◆ **Texte à étudier**
------------------------------------------------

Un monde changeant
Les
paradoxes de la politique étrangère
russe
Fedor Loukianov
Fedor
Loukianov - © RIA Novosti. Alexei Naumov
Samedi 28 décembre 2013
Un monde
changeant" par Fedor Loukianov
Source:
RIA Novosti
La Russie s’apprête à entamer l'année
2014 avec un bilan paradoxal en
politique étrangère.
Il est indéniable que le poids du
pays sur l'arène internationale a
augmenté ces douze derniers mois.
Si l’on évaluait la Russie sur
l'habileté de sa politique étrangère et
son aptitude à atteindre ses objectifs –
en Syrie, en Iran, au sujet de l'Union
douanière et en Ukraine – le
gouvernement et le ministère des
Affaires étrangères (MAE) mériteraient
la plus haute note.

------------------------------------------------

◆ **Activité 1**
Selon l'article sur la politique étrangère russe, sur quelle période le poids de la Russie sur l'arène internationale a-t-il augmenté ?
◆ **Activité 2**
Reproduisez sans rien changer le passage de l'article qui commence par "Si l’on évaluait" et va jusqu'à "plus haute note.".
La liste qui vient ensuite n'a aucun lien avec l'article.

◆ **Documents fournis**
------------------------------------------------

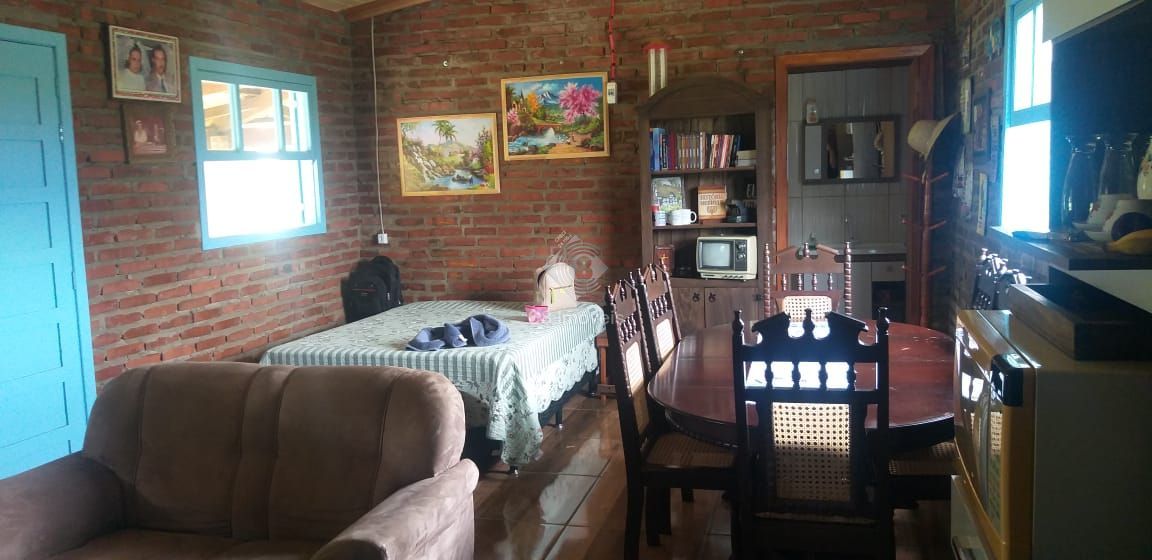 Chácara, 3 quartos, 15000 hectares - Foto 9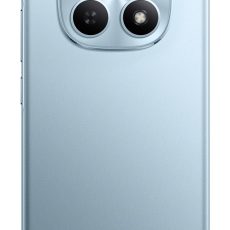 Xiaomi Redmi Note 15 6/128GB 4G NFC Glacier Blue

------------------------------------------------

◆ **Réponse 1**
Ces douze derniers mois.

◆ **Réponse 2**
Si l’on évaluait la Russie sur
l'habileté de sa politique étrangère et
son aptitude à atteindre ses objectifs –
en Syrie, en Iran, au sujet de l'Union
douanière et en Ukraine – le
gouvernement et le ministère des
Affaires étrangères (MAE) mériteraient
la plus haute note.